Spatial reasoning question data
===============

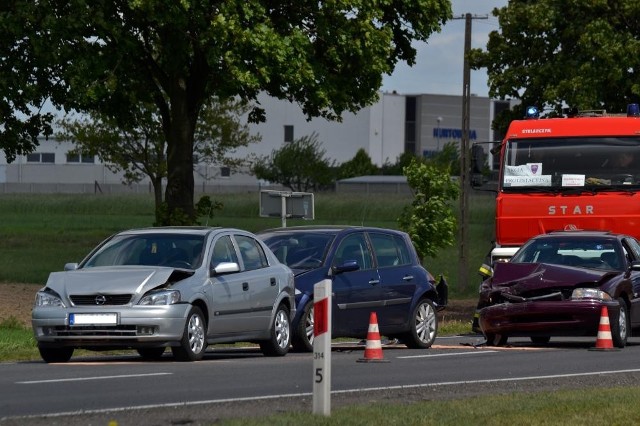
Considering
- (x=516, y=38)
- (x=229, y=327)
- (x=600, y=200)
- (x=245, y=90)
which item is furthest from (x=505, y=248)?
(x=516, y=38)

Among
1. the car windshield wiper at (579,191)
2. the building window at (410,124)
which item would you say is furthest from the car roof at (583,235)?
the building window at (410,124)

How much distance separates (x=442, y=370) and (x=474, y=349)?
13.5 feet

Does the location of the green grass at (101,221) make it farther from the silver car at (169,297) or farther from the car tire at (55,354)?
the car tire at (55,354)

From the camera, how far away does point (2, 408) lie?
11.7 metres

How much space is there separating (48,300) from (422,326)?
5981 millimetres

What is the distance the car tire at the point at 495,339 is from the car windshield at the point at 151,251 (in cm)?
509

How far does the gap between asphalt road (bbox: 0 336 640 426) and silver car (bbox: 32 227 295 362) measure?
0.94 feet

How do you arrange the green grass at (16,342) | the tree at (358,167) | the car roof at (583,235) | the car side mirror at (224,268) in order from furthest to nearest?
the tree at (358,167), the car roof at (583,235), the green grass at (16,342), the car side mirror at (224,268)

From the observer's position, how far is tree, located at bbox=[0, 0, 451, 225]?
33656 mm

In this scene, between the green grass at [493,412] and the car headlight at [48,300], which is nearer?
the green grass at [493,412]

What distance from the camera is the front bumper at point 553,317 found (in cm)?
1967

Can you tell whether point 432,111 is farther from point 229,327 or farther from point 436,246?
point 229,327

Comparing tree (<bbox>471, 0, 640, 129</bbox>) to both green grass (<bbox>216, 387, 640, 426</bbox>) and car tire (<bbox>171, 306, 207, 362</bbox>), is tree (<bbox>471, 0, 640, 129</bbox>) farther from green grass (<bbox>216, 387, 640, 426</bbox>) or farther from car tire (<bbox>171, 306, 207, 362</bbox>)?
green grass (<bbox>216, 387, 640, 426</bbox>)

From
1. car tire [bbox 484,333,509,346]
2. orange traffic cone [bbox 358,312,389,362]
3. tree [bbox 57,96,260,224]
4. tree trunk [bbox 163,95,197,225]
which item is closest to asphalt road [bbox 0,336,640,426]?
orange traffic cone [bbox 358,312,389,362]
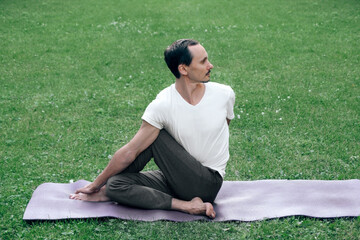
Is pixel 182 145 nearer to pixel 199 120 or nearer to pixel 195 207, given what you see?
pixel 199 120

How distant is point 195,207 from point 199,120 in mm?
768

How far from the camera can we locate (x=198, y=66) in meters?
3.99

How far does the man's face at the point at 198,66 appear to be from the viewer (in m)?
3.98

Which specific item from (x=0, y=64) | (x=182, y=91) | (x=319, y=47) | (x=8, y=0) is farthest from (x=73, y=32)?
(x=182, y=91)

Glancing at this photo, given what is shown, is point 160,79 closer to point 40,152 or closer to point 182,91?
point 40,152

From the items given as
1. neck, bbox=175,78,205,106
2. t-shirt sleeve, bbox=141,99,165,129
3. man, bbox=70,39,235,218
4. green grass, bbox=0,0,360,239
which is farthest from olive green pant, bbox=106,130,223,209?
neck, bbox=175,78,205,106

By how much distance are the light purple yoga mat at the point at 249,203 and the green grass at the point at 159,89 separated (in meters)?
0.10

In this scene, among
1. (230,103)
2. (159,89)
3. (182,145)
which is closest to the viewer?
(182,145)

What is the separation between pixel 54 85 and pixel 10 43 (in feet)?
10.8

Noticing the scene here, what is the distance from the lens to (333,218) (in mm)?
4066

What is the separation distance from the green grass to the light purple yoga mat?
3.8 inches

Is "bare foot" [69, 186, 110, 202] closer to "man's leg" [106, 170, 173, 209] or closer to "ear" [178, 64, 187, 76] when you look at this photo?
"man's leg" [106, 170, 173, 209]

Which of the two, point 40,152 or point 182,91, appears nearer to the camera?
point 182,91

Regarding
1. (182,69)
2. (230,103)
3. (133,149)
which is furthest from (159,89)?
(133,149)
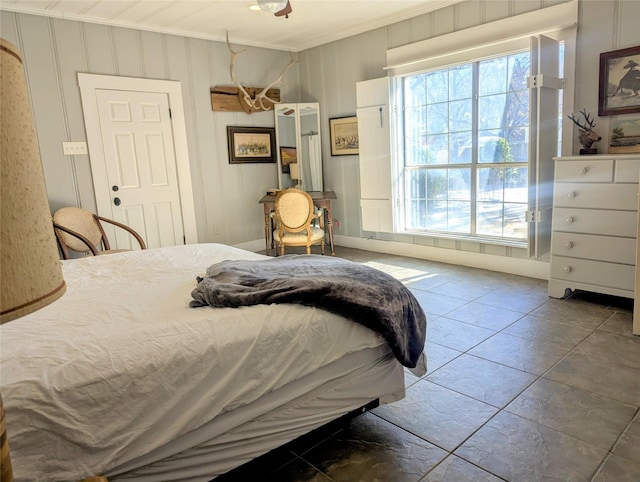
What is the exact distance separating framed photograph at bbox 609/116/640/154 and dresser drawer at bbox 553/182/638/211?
467 mm

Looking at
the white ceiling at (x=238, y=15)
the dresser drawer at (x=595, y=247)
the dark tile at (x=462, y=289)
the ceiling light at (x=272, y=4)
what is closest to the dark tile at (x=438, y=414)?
the dark tile at (x=462, y=289)

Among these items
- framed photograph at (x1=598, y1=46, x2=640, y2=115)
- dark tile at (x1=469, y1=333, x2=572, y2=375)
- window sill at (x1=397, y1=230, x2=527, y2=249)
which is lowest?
dark tile at (x1=469, y1=333, x2=572, y2=375)

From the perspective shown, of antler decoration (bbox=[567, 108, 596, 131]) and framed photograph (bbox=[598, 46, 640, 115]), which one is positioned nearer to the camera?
framed photograph (bbox=[598, 46, 640, 115])

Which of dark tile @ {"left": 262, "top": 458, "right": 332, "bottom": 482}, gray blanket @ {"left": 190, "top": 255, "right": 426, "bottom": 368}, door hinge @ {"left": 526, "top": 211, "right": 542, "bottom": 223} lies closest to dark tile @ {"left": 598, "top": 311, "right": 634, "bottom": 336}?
door hinge @ {"left": 526, "top": 211, "right": 542, "bottom": 223}

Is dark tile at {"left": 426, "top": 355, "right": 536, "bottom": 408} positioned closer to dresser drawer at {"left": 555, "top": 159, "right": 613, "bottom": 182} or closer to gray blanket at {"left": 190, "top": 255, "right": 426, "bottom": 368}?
gray blanket at {"left": 190, "top": 255, "right": 426, "bottom": 368}

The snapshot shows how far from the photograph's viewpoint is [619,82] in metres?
3.41

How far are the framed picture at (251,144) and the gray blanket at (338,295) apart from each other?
3.68 m

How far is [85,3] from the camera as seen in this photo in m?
3.87

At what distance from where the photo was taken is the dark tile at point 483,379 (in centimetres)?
223

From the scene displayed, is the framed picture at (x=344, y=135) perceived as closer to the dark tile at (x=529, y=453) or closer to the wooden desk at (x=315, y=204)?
the wooden desk at (x=315, y=204)

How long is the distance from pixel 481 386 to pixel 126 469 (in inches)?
68.8

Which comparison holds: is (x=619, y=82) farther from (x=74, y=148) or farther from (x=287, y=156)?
(x=74, y=148)

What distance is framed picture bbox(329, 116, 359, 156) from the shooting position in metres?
5.48

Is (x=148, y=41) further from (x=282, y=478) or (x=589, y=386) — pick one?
(x=589, y=386)
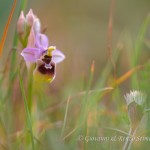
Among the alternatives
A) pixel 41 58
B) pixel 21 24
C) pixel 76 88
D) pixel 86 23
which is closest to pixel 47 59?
pixel 41 58

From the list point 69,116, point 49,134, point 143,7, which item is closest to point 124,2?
point 143,7

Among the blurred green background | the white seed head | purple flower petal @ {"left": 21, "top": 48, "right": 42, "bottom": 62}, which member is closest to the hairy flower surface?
purple flower petal @ {"left": 21, "top": 48, "right": 42, "bottom": 62}

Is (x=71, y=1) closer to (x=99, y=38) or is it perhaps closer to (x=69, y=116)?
(x=99, y=38)

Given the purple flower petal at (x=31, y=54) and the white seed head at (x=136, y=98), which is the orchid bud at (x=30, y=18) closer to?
the purple flower petal at (x=31, y=54)

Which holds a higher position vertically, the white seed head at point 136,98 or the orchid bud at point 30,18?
the orchid bud at point 30,18

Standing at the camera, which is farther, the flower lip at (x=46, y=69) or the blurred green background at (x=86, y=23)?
the blurred green background at (x=86, y=23)

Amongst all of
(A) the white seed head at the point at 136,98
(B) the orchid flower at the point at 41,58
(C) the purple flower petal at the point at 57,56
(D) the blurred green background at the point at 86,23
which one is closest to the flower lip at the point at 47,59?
(B) the orchid flower at the point at 41,58

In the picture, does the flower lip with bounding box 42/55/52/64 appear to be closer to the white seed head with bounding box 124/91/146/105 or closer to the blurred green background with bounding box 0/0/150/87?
the white seed head with bounding box 124/91/146/105
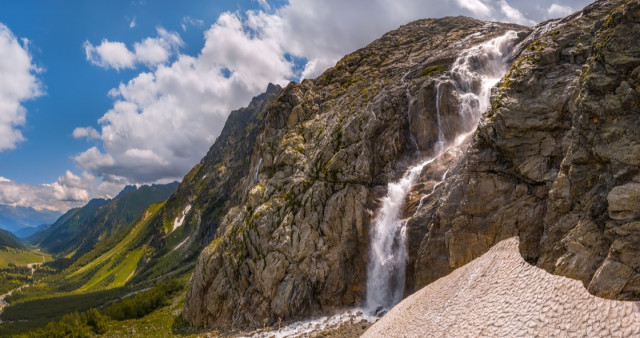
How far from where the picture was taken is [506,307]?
64.1 ft

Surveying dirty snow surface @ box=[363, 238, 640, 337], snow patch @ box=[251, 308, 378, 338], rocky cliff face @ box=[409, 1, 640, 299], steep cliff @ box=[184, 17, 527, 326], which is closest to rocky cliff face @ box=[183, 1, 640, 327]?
rocky cliff face @ box=[409, 1, 640, 299]

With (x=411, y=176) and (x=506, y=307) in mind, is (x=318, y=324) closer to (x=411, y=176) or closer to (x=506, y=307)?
(x=411, y=176)

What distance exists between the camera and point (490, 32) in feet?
203

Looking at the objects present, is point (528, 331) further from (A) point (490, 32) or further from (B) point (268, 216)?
(A) point (490, 32)

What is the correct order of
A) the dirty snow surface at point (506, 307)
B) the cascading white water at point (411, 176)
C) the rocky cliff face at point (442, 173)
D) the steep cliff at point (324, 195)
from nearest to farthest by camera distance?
the dirty snow surface at point (506, 307)
the rocky cliff face at point (442, 173)
the cascading white water at point (411, 176)
the steep cliff at point (324, 195)

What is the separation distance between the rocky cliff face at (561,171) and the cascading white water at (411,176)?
7.99 ft

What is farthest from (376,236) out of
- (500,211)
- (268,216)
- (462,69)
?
(462,69)

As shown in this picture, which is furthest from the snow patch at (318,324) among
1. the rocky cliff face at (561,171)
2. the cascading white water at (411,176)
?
the rocky cliff face at (561,171)

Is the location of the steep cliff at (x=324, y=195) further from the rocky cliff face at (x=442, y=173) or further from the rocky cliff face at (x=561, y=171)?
the rocky cliff face at (x=561, y=171)

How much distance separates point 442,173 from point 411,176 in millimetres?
4339

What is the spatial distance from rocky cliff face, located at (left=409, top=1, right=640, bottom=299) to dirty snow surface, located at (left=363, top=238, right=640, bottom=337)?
108 cm

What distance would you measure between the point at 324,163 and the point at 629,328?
4009 cm

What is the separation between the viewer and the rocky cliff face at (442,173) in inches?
779

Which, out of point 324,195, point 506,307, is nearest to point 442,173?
Answer: point 324,195
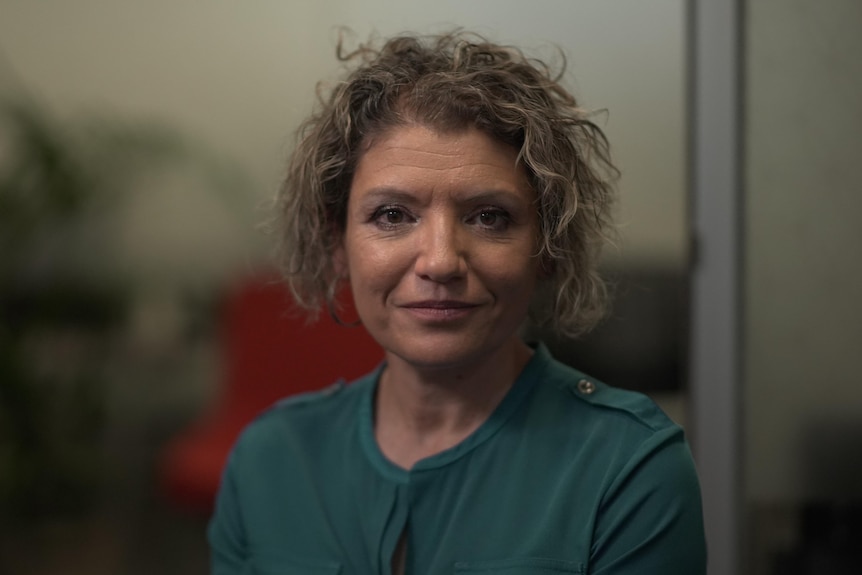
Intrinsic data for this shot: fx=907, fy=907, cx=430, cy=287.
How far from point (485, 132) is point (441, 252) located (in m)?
0.12

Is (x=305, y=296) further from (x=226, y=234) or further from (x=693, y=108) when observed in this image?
(x=226, y=234)

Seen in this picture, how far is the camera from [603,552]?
0.85 m

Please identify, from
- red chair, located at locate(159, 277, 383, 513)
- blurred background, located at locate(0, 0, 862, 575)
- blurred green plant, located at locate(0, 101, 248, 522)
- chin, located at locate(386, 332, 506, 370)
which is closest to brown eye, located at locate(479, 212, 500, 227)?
chin, located at locate(386, 332, 506, 370)

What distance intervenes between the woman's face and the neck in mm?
54

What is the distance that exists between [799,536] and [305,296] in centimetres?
81

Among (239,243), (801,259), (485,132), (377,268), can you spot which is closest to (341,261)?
(377,268)

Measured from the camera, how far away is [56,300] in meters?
1.97

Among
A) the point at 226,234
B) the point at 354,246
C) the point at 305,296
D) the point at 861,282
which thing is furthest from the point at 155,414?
the point at 861,282

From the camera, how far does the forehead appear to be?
82 centimetres

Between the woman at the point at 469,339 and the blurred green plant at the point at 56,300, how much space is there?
109cm

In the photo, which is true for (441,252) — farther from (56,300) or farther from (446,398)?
(56,300)

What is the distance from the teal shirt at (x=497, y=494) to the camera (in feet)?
2.77

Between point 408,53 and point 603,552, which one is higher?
point 408,53

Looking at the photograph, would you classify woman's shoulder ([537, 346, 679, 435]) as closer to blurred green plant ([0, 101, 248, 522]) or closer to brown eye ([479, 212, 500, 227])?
brown eye ([479, 212, 500, 227])
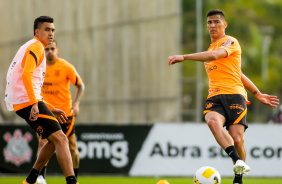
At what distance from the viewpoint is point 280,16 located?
6444cm

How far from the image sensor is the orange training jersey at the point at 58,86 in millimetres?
12469

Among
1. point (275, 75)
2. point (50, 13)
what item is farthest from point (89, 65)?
point (275, 75)

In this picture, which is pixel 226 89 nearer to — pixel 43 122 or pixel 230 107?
pixel 230 107

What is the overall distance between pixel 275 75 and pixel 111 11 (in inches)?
1348

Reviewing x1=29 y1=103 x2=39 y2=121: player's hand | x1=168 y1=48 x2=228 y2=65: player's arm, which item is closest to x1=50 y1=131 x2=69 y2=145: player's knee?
x1=29 y1=103 x2=39 y2=121: player's hand

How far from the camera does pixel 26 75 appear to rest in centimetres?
927

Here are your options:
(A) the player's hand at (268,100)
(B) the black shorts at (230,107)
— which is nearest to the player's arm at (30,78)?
(B) the black shorts at (230,107)

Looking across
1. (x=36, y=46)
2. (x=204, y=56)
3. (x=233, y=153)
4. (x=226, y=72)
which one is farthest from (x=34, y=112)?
(x=226, y=72)

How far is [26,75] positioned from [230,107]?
3.04m

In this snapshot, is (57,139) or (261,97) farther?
(261,97)

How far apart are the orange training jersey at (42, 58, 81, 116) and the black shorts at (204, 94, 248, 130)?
10.9ft

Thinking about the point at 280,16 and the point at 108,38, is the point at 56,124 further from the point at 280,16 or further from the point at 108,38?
the point at 280,16

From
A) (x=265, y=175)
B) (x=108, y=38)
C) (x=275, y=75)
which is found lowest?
(x=275, y=75)

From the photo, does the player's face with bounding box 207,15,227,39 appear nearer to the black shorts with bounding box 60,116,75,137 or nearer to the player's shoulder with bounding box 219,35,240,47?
the player's shoulder with bounding box 219,35,240,47
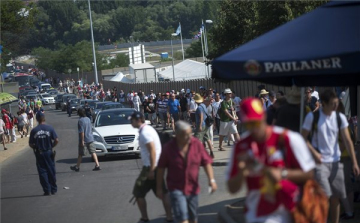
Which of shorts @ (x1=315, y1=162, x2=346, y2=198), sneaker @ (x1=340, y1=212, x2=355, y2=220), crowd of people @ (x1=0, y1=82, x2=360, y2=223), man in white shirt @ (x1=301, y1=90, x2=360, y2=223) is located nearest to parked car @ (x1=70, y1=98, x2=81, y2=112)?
crowd of people @ (x1=0, y1=82, x2=360, y2=223)

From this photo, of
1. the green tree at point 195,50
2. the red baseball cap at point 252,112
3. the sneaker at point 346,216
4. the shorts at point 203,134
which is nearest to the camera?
the red baseball cap at point 252,112

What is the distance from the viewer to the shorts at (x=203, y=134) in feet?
62.5

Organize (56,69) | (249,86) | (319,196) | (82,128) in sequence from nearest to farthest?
(319,196)
(82,128)
(249,86)
(56,69)

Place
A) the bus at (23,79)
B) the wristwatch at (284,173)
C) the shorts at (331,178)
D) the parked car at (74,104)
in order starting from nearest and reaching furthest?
the wristwatch at (284,173) → the shorts at (331,178) → the parked car at (74,104) → the bus at (23,79)

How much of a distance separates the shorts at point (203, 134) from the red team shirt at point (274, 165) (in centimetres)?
1323

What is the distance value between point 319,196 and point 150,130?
437 cm

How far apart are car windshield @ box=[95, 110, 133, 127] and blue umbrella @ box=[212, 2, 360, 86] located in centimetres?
1477

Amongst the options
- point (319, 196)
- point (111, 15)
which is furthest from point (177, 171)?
point (111, 15)

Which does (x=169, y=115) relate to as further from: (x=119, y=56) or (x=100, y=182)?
(x=119, y=56)

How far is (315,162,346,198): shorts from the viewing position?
8.27 m

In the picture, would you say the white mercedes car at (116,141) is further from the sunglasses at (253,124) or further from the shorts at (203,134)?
the sunglasses at (253,124)

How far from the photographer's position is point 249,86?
99.3 ft

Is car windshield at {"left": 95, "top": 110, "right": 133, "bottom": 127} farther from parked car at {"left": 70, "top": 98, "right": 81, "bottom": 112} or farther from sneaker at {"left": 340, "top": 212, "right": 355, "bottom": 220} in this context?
parked car at {"left": 70, "top": 98, "right": 81, "bottom": 112}

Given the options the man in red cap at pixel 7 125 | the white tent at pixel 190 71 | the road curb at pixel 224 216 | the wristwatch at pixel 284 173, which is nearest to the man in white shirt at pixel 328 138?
the road curb at pixel 224 216
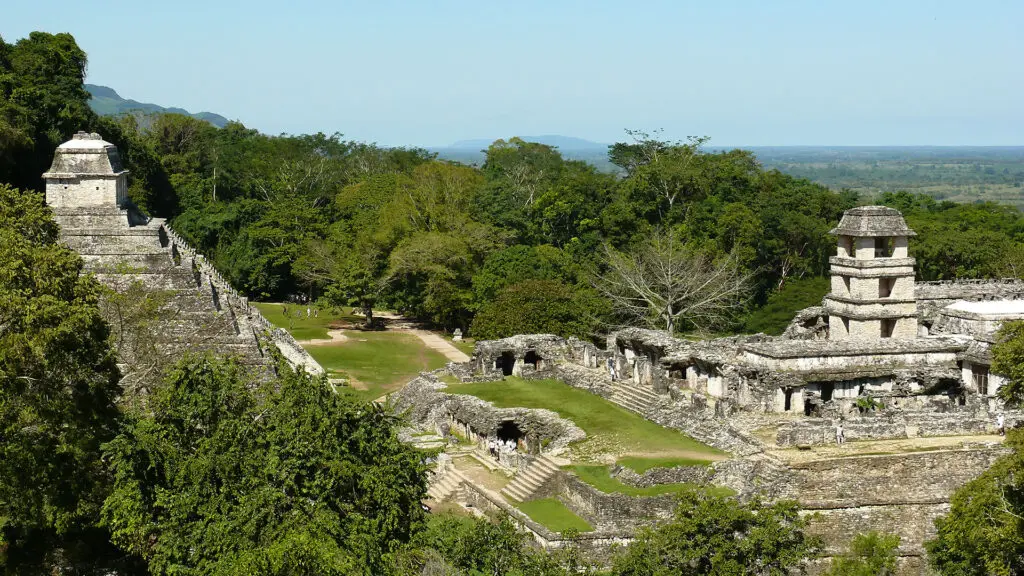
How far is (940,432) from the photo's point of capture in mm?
31062

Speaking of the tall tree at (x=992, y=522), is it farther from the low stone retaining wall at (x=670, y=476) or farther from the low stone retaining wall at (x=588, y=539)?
the low stone retaining wall at (x=588, y=539)

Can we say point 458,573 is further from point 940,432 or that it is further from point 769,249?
point 769,249

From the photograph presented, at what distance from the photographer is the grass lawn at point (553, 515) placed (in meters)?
27.8

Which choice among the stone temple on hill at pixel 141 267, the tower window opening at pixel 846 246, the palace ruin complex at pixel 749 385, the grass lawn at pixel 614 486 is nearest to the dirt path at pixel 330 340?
the stone temple on hill at pixel 141 267

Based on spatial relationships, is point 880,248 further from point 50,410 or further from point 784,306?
point 50,410

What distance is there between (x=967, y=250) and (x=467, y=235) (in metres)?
23.7

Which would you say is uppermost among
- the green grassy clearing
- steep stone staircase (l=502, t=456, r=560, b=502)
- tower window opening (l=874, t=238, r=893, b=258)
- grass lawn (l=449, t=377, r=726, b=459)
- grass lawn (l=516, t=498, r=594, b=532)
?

===============

Repeat exactly the lines starting at the line with "Speaking of the" and ending with the final line of the entries. Include nothing else.

EXERCISE RESPONSE:
Speaking of the tall tree at (x=992, y=522), is it farther from the low stone retaining wall at (x=670, y=476) or farther from the low stone retaining wall at (x=588, y=539)?
the low stone retaining wall at (x=588, y=539)

Can we say point 458,573 is further from point 940,432 or that it is further from point 769,249?
point 769,249

From the photograph presented, at what distance from the photographer is the grass lawn at point (553, 515) placed (in meters)?
27.8

Which choice among the stone temple on hill at pixel 141 267, the tower window opening at pixel 846 246, the palace ruin complex at pixel 749 385, the grass lawn at pixel 614 486 is nearest to the dirt path at pixel 330 340?
the stone temple on hill at pixel 141 267

Based on spatial relationships, is point 880,248 further from point 50,410 or further from point 784,306?
point 50,410

What distance is there between (x=967, y=250) and (x=467, y=235) (in metres)?
23.7

Which would you say is uppermost among
- the green grassy clearing
- steep stone staircase (l=502, t=456, r=560, b=502)
- tower window opening (l=874, t=238, r=893, b=258)
- grass lawn (l=449, t=377, r=726, b=459)
- grass lawn (l=516, t=498, r=594, b=532)
?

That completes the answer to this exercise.